The best way to demonstrate that this kind of shaming is non-discriminatory is to imagine it in a straight context. If a straight male candidate on the campaign trail said, “I made love to my wife last night,” it would be seen as an embarrassing and bizarre gaffe, even though no one on objects to straight men having sex with their wives. The revulsion and ridicule that would follow wouldn’t be based on a disapproval of sex as such, but of the inappropriateness of making one’s sex life public. The sorts of sex the mainstream finds acceptable have expanded tremendously and continue to expand, but the taboo against making one’s sexual behavior public has largely remained intact.
To get into why we have this taboo would take a book, but the preference that sex remain private expresses itself throughout our culture in all kinds of ways. One is in our conventions around sex-adjacent language. As Alison Green pointed out in her “Ask a Boss” column in response to a kink-related question, it’s socially acceptable to introduce someone as your “boyfriend” or “partner,” but not as your “lover,” even though those terms are functionally equivalent. That’s because “lover” foregrounds the sexual nature of the relationship in a way that makes people uncomfortable, even those who don’t disapprove of premarital sex or of the relationship in question. Treating a subject as private or intimate is not the same as treating it as shameful.

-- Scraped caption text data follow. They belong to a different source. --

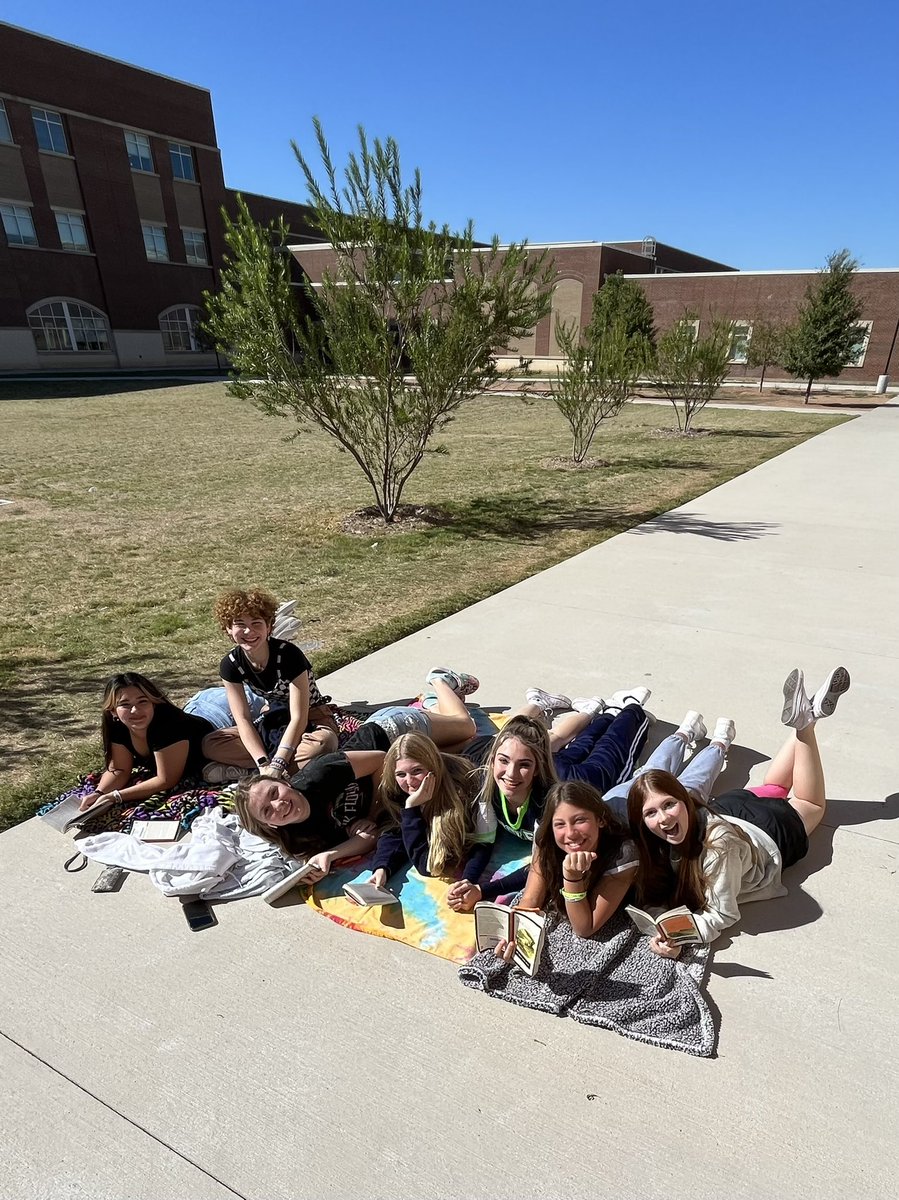 MsEasonELA's tweet photo. The perfect day for reading outside!! 🌞 https://t.co/Z3gKNtJq6g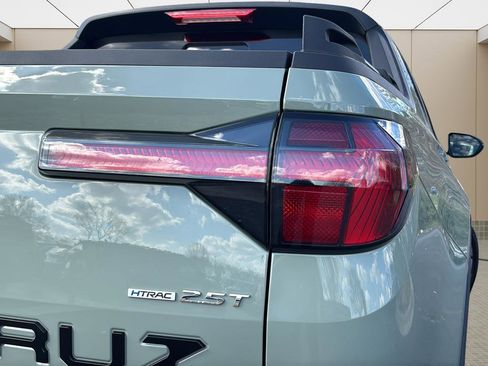Certified 2026 Hyundai Santa Cruz Limited AWD/4WD image 13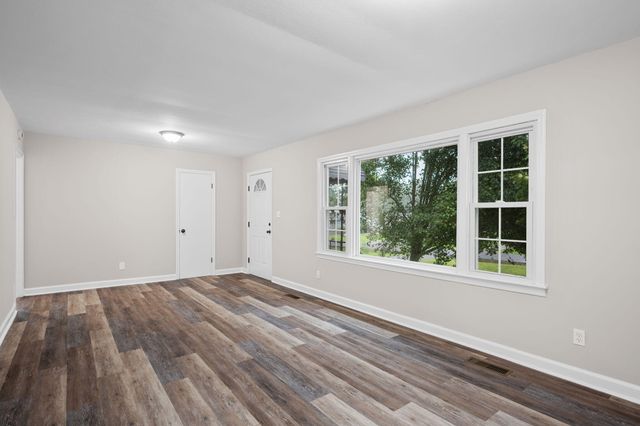 90 Mcafee Road, Rossville, GA 30741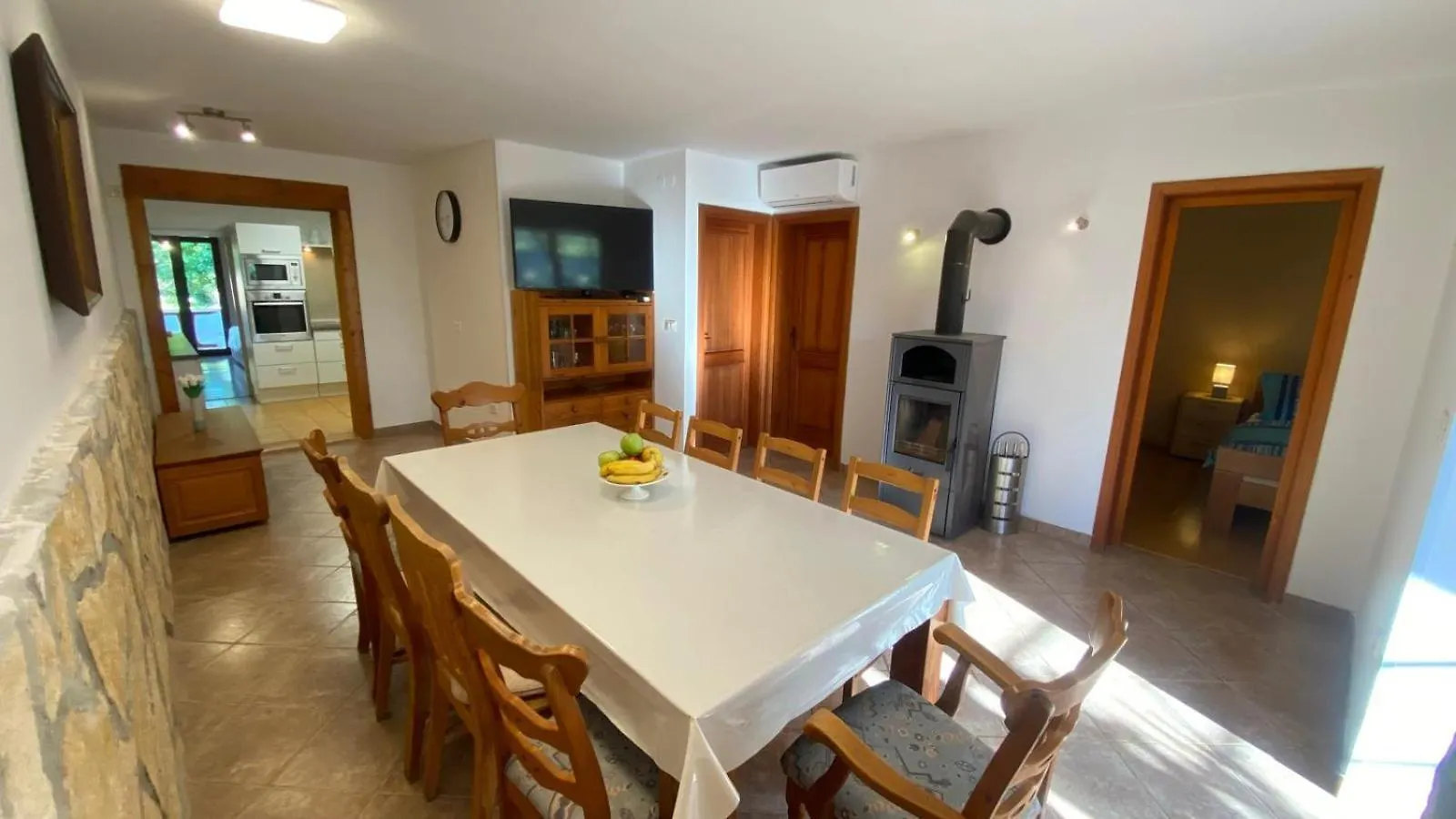באלה Residence Tomani With Xxl Pool וילה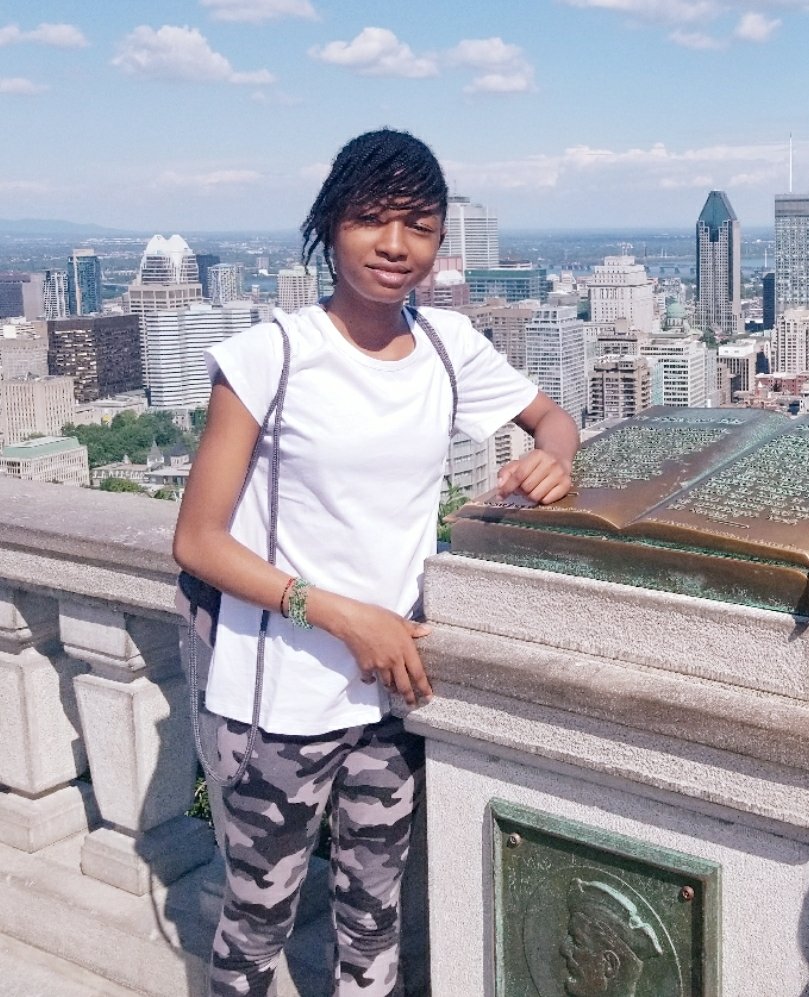HonorableSow's tweet photo. Mes vives félicitations ma fille chérie pour ton passage au secondaire et surtout continue d'être meilleure https://t.co/nYIBjLNZDG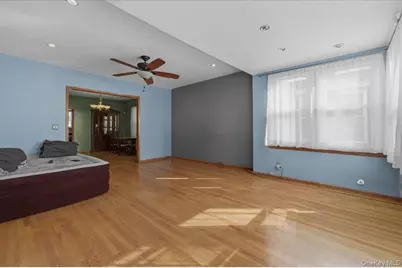 7535 60th Place, Glendale, NY 11385 - Photo 6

Of course, “keep it in the bedroom” does sometimes manifest in discriminatory ways. It’s true, and harmful, that the mainstream standard of what is considered “too much information” is different for straight, cis people than for everyone else. Actions that in a heterosexual context are considered unobjectionable, like holding hands with one’s partner or introducing one’s spouse, receive angry complaints when done by a gay person: “I don’t mind what gay people do in the bedroom, but why do you have to rub in in my face like that?” This, obviously, is homophobic stigma thinly disguised as a complaint about discretion. LGBTQ people are just as entitled as straight people to express their orientations and relationship status, which are a part of their public-facing identity.
But creating erotica—of Bigfoot or anything else—is not the same as holding hands with a partner. It’s a sexual behavior, of the kind most people prefer not to know about from their acquaintances or their political candidates, and it’s fair to question the judgment and boundaries of a candidate who engages in that behavior publicly, under his own name. Riggleman would hardly be in a better position if he’d made erotic drawings of naked women and published them to his Instagram; the unconventionality of Bigfoot as the erotic object gives the story more interest and reach, but the voters’ feeling of discomfort would remain. No one should feel any compunction about making hay from Riggleman’s indiscretion and, in so doing, preventing a candidate with white supremacist ties from making it to Congress.